Seymour Hersh furthers his remarkable coverage of the Abu Ghraib story in next week’s New Yorker. He gives us a portrait of Major General Antonio Taguba, whose report on detainee abuse at Abu Ghraib played a key role in breaking the scandal open. Taguba’s career ended–because he did exactly what he was instructed to do, with competence and integrity.
We know much of this story, of course. There are details regarding Donald Rumsfeld, who comes across as the same man here that I’ve heard in accounts from Pentagon insiders. (Essentially, as a jerk.) He’s convinced of himself, he knows what he knows, he’s not interested in listening to anyone who doesn’t tell him exactly what he expects to hear. And he’s almost invariably wrong. He’s mocking, rude, degrading, and crass in his interaction with his own general officers. And he’s a congenital liar (yes, the phrase that William Safire used for Hillary Clinton; it didn’t really fit then, but here’s the perfect place for it.) Moreover, he lies in formal testimony before Congress on subjects of vital concern to the entire country – about the conduct of the war, about the introduction of torture and detainee abuse, about the instructions he gave to his generals and what they told him.

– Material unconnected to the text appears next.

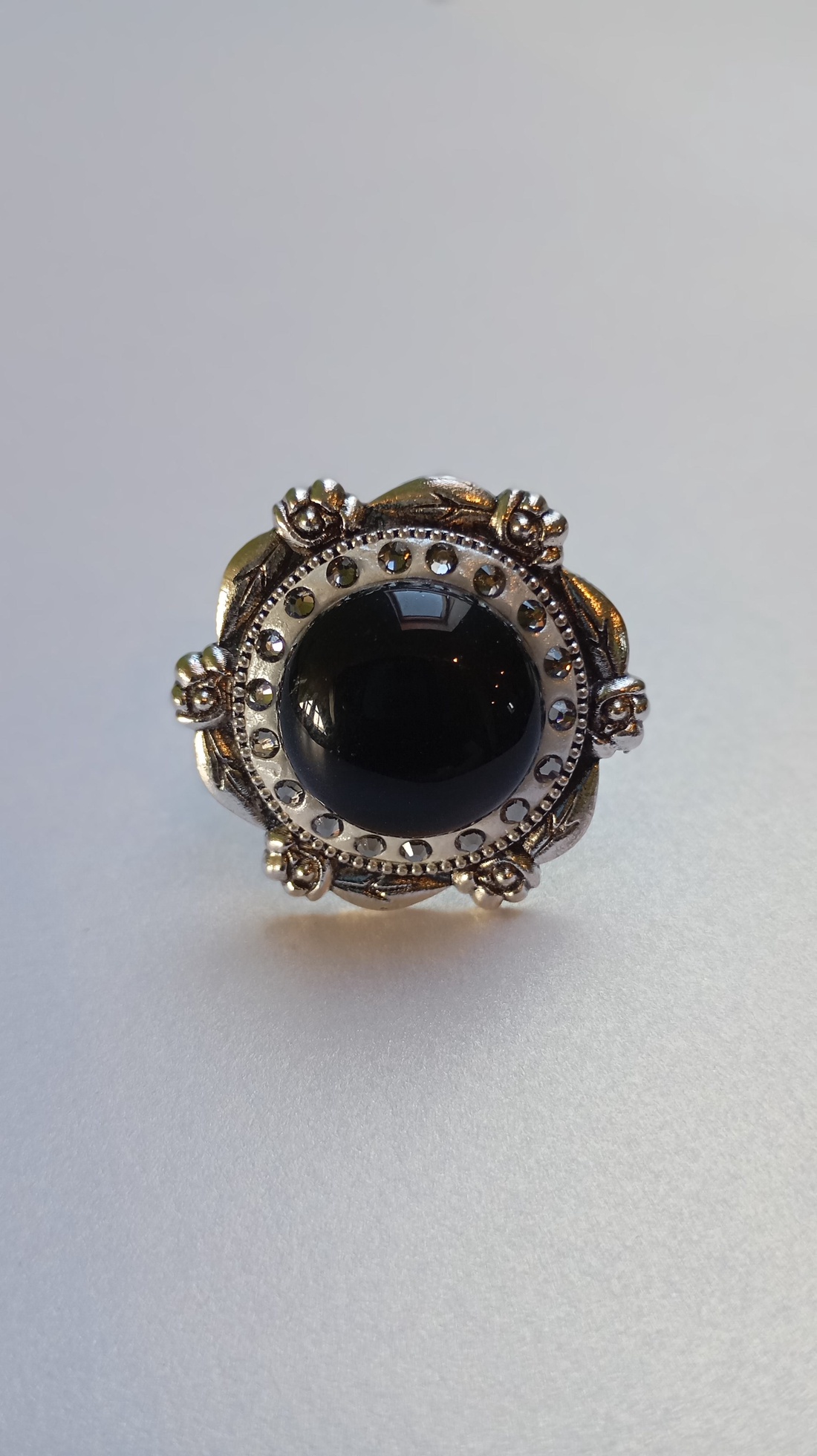 Inel handmade cu Onix si cristale Swarovski Black Diamond - bijuterii - inele - inele cu pietre semiprețioase - Artynos.ro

Still, the most distressing thing is his interaction with general officers. It seems that to be liked by Rumsfeld, you needed to be a worthless sycophant who places keeping Donald Rumsfeld happy above all other things – particularly including service to the country and fidelity to its values. The story also contains some confirmation of illegal conduct associated with intelligence operations, and the White House’s obsession with covering its own trail and scapegoating others – especially CIA agents.

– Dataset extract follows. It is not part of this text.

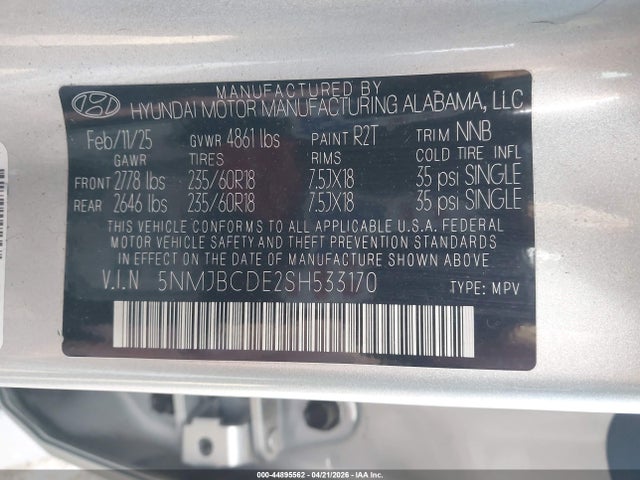Aukcja sprzedaży 2025 Hyundai Tucson Sel, vin: 5NMJBCDE2SH533170, numer aukcji: 44895562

The big item here, however, is the White House’s conscious decision to evade Congress by failing to make reports that were required. Let’s not forget – we’re talking about a Republican Congress at the time in question. In a sense, the White House has utter contempt for the Republican Congressional leadership. And the public joined them in that assessment.
An aggressive congressional inquiry into Abu Ghraib could have provoked unwanted questions about what the Pentagon was doing, in Iraq and elsewhere, and under what authority. By law, the President must make a formal finding authorizing a C.I.A. covert operation, and inform the senior leadership of the House and the Senate Intelligence Committees. However, the Bush Administration unilaterally determined after 9/11 that intelligence operations conducted by the military—including the Pentagon’s covert task forces—for the purposes of “preparing the battlefield” could be authorized by the President, as Commander-in-Chief, without telling Congress.

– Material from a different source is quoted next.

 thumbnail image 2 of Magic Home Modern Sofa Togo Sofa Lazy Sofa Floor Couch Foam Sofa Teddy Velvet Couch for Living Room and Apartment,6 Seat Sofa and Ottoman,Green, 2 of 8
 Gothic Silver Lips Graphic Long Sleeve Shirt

There was coördination between the C.I.A. and the task forces, but also tension. The C.I.A. officers, who were under pressure to produce better intelligence in the field, wanted explicit legal authority before aggressively interrogating high-value targets. A finding would give operatives some legal protection for questionable actions, but the White House was reluctant to put what it wanted in writing.
A recently retired high-level C.I.A. official, who served during this period and was involved in the drafting of findings, described to me the bitter disagreements between the White House and the agency over the issue. “The problem is what constituted approval,” the retired C.I.A. official said. “My people fought about this all the time. Why should we put our people on the firing line somewhere down the road? If you want me to kill Joe Smith, just tell me to kill Joe Smith. If I was the Vice-President or the President, I’d say, ‘This guy Smith is a bad guy and it’s in the interest of the United States for this guy to be killed.’ They don’t say that. Instead, George”—George Tenet, the director of the C.I.A. until mid-2004—“goes to the White House and is told, ‘You guys are professionals. You know how important it is. We know you’ll get the intelligence.’ George would come back and say to us, ‘Do what you gotta do.’ ”
Failing to take responsibility for its decisions – a hallmark of the Bush Administration.
But in the end this is a personal account of Antonio Taguba, a remarkable officer of unquestioned integrity and ability. The fact that a person of his character fails in the Rumsfeld Pentagon tells us pretty much everything we need to know about Rumsfeld and his leadership qualities.
“From the moment a soldier enlists, we inculcate loyalty, duty, honor, integrity, and selfless service,” Taguba said. “And yet when we get to the senior-officer level we forget those values. I know that my peers in the Army will be mad at me for speaking out, but the fact is that we violated the laws of land warfare in Abu Ghraib. We violated the tenets of the Geneva Convention. We violated our own principles and we violated the core of our military values. The stress of combat is not an excuse, and I believe, even today, that those civilian and military leaders responsible should be held accountable.”
These are important words that need to be read and contemplated carefully by those in authority in America today. We are just at the start of the path of accountability now.
I expect that in the coming months we will be hearing from a number of American generals who served and commanded on the ground in Iraq. What we will hear will, I expect, be very similar to the account of General Taguba. It will eviscerate the flood of lies that were cranked out by the Pentagon’s propaganda machine – both by Larry DiRita and his helpers and Rumsfeld’s shameless media flaks at the Wall Street Journal editorial page, the National Review, and a shrinking number of other publications. Their shameless lies and scapegoating were never actually plausible. But the time is here to sweep them away, focus on the truth, and hold those responsible for this tragedy to account.